[Collected data]
-- Opening Marker --

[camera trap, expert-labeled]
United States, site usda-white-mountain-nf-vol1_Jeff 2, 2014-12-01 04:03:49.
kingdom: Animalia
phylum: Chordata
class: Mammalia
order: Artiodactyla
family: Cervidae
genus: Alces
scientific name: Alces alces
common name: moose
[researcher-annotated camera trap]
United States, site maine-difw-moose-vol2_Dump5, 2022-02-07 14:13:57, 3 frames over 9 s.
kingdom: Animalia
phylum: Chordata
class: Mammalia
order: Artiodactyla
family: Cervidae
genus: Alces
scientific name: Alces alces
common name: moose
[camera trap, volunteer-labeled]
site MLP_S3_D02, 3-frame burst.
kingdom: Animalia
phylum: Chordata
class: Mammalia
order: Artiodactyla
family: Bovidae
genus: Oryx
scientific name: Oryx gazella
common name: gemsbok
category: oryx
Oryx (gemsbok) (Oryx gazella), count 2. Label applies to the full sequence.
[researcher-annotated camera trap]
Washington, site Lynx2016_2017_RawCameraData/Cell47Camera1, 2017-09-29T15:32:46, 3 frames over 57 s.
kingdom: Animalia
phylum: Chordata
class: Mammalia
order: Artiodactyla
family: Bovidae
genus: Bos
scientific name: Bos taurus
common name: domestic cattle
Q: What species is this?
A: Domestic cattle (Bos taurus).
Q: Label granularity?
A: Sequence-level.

-- Closing Marker --

» **Exercise details**: Gather all lines from the records above in which "frames" appears.

» **Problem solution**:
United States, site maine-difw-moose-vol2_Dump5, 2022-02-07 14:13:57, 3 frames over 9 s.
Washington, site Lynx2016_2017_RawCameraData/Cell47Camera1, 2017-09-29T15:32:46, 3 frames over 57 s.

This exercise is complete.